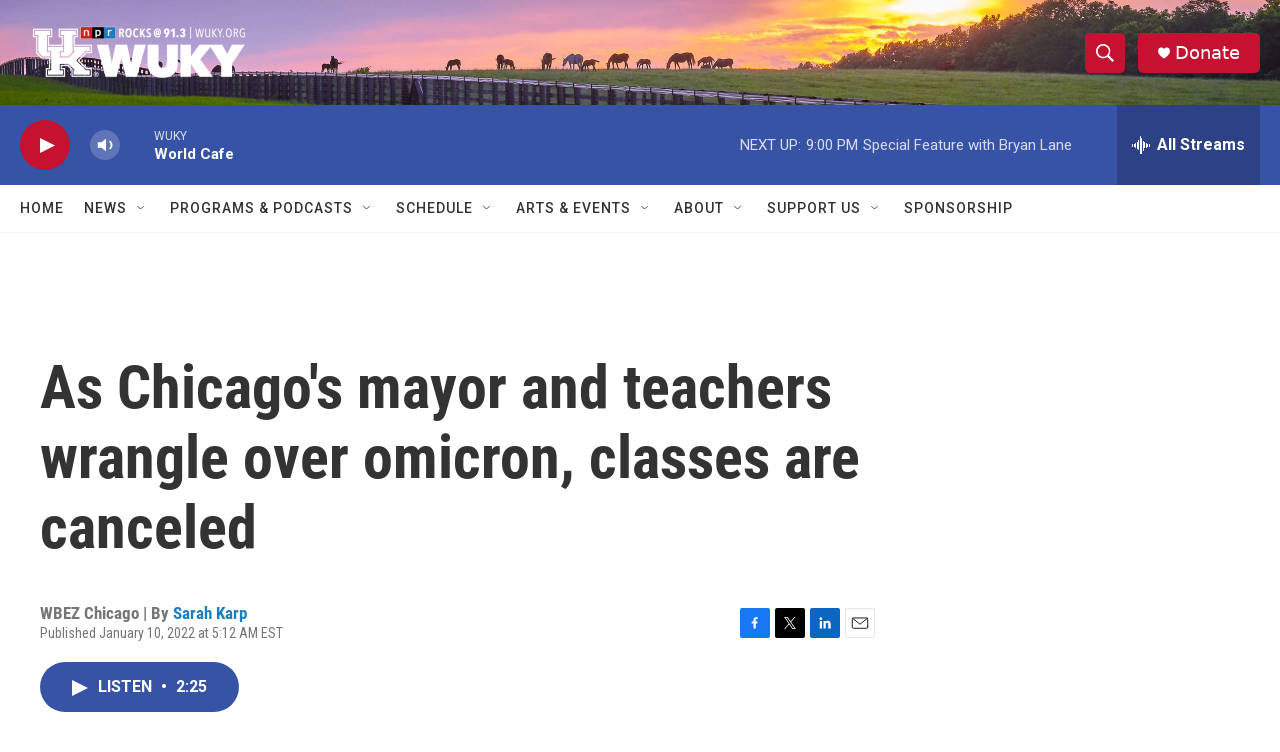

--- FILE ---
content_type: text/html; charset=utf-8
request_url: https://www.google.com/recaptcha/api2/aframe
body_size: 265
content:
<!DOCTYPE HTML><html><head><meta http-equiv="content-type" content="text/html; charset=UTF-8"></head><body><script nonce="oQL8M5wbgdf20E228n-pqg">/** Anti-fraud and anti-abuse applications only. See google.com/recaptcha */ try{var clients={'sodar':'https://pagead2.googlesyndication.com/pagead/sodar?'};window.addEventListener("message",function(a){try{if(a.source===window.parent){var b=JSON.parse(a.data);var c=clients[b['id']];if(c){var d=document.createElement('img');d.src=c+b['params']+'&rc='+(localStorage.getItem("rc::a")?sessionStorage.getItem("rc::b"):"");window.document.body.appendChild(d);sessionStorage.setItem("rc::e",parseInt(sessionStorage.getItem("rc::e")||0)+1);localStorage.setItem("rc::h",'1769736513151');}}}catch(b){}});window.parent.postMessage("_grecaptcha_ready", "*");}catch(b){}</script></body></html>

Action item:
Repeat each line of the material exactly, and drop any image it carries.

Response:
--- FILE ---
content_type: text/html; charset=utf-8
request_url: https://www.google.com/recaptcha/api2/aframe
body_size: 265
content:
<!DOCTYPE HTML><html><head><meta http-equiv="content-type" content="text/html; charset=UTF-8"></head><body><script nonce="oQL8M5wbgdf20E228n-pqg">/** Anti-fraud and anti-abuse applications only. See google.com/recaptcha */ try{var clients={'sodar':'https://pagead2.googlesyndication.com/pagead/sodar?'};window.addEventListener("message",function(a){try{if(a.source===window.parent){var b=JSON.parse(a.data);var c=clients[b['id']];if(c){var d=document.createElement('img');d.src=c+b['params']+'&rc='+(localStorage.getItem("rc::a")?sessionStorage.getItem("rc::b"):"");window.document.body.appendChild(d);sessionStorage.setItem("rc::e",parseInt(sessionStorage.getItem("rc::e")||0)+1);localStorage.setItem("rc::h",'1769736513151');}}}catch(b){}});window.parent.postMessage("_grecaptcha_ready", "*");}catch(b){}</script></body></html>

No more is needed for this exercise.